Exercise requirements ::
• 1. From the paragraph of the boat show post that begins "The gel coat finish was beautiful.", list every feature called beautiful.
• 2. Reproduce everything in the boat show post from "The gel coat" down to "boats were great.".

Text segment ::
* * * * * * * * *

Postby jimh » Sat Jan 04, 2020 2:56 pm

The local Boston Whaler dealer invited me and Kevin A to their annual winter Boat Show at their large showroom adjacent to Lake St. Clair. The showroom floor was filled with boats, and most of them Boston Whaler boats. I did not take any notes, but we saw all kinds of Boston Whaler boats, include several really big boats, such as a 420 OUTRAGE, a 350 REALM, a 380 OUTRAGE, MONTAUK models in 210, 190, 170, ,and 150, a 285 CONQUEST, a 130 SPORT, and 150 SPORT

Of course we had to go aboard the big boats. None was over $1,000,000, but a couple were $800,000 to $900,000. They were all very nice boats, built extremely well, with beautiful finish and detail. The typical power was quad 350-HP VERADO engines with white cowlings.

380REALM.jpg
FIg. 1. The bow of a 380 REALM towers above the floor of the boat show.
380REALM.jpg (103.21 KiB) Viewed 1665 times


[Corrected the identity of the boat in above illustration. If interested, see COLONY MARINE's inventory page--jimh]

The gel coat finish was beautiful. The molded cabinetry was beautiful. The granite or faux-granite counter tops were beautiful. The helm layout was beautiful. The head with built in overhead fancy shower outlet in the ceiling was beautiful. There was hardly anything that was not built precisely and engineered to be strong and good looking. I mean, these boats were great.

But I did not get the old feeling I used to get at boat shows, the excitement of seeing these beautiful boats, the joy of just thinking what it would be like to have one and go boating on one. The feelings I got were not the same as in the old days.

I kept thinking: "Wow, these boats are big and they must weight a ton." I guess that comes from thinking about the 1,400-HP on the transom. I was also thinking: "What a lot of boat to maneuver around a dock or marina." With the hull at over-43-feet length overall, adding ten feet at the stern for the huge VERADO engines hanging back there, adding five feet at the bow for the chrome-plated plow anchor projecting forward, I realized that you'd need 65-feet or more dock space to come alongside and tie up, or a boat slip that was 65-feet long to go into and not stick out. Or to make a 180-degree turn in a marina fairway you'd need a really wide fairway. These boats are just enormous outboard boats. And hauling them anywhere on a trailer would be out of the question. Any destination you'd go to with these boats, they'd have to go on their own bottom, not on the highway on a trailer.

* * * * * * * * *

Supplied records ::

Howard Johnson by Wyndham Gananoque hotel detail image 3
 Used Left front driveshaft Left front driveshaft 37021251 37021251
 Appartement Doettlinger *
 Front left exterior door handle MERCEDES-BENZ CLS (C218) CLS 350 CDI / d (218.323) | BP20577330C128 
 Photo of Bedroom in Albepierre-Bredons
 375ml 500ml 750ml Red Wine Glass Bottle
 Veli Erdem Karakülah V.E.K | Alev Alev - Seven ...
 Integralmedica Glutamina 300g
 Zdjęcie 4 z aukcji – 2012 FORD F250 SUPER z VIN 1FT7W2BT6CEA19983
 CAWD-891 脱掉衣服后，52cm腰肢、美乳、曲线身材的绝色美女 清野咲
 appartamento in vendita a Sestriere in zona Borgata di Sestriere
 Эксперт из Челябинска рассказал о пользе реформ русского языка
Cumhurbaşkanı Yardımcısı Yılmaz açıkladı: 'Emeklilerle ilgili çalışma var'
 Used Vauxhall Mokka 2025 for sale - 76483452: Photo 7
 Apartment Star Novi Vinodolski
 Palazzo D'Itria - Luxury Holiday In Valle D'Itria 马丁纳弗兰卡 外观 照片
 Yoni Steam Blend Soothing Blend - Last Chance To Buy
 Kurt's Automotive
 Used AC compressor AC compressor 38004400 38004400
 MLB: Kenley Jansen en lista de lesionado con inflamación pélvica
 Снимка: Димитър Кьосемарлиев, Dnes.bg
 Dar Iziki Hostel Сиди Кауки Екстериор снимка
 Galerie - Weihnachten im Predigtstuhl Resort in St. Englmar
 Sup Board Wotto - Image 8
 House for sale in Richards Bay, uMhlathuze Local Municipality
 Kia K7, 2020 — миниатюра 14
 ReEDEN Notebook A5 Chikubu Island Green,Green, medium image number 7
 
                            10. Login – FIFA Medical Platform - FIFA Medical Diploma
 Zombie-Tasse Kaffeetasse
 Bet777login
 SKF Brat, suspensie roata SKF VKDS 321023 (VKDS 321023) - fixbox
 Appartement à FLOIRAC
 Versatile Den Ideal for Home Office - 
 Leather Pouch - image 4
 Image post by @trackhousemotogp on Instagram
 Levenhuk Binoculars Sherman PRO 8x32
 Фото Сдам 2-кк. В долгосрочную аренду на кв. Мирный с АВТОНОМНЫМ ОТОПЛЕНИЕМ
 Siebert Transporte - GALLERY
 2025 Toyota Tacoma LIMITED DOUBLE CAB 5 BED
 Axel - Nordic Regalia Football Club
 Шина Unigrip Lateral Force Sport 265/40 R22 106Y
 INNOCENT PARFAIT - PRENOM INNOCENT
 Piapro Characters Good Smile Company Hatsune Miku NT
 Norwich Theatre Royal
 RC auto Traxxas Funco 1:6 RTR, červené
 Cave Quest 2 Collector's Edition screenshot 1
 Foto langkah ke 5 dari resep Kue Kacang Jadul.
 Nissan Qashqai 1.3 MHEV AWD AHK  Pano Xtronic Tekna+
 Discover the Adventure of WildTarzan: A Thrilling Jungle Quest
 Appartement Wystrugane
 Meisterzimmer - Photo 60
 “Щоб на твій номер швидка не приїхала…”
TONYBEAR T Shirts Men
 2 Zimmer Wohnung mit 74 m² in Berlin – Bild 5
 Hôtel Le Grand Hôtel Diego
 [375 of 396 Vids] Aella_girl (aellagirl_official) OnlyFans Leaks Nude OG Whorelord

* * * * * * * * *

Answers to the problems ::
• 1.
- Gel coat finish
- Molded cabinetry
- Granite or faux-granite counter tops
- Helm layout
- Head with built-in overhead fancy shower outlet in the ceiling

• 2.
The gel coat finish was beautiful. The molded cabinetry was beautiful. The granite or faux-granite counter tops were beautiful. The helm layout was beautiful. The head with built in overhead fancy shower outlet in the ceiling was beautiful. There was hardly anything that was not built precisely and engineered to be strong and good looking. I mean, these boats were great.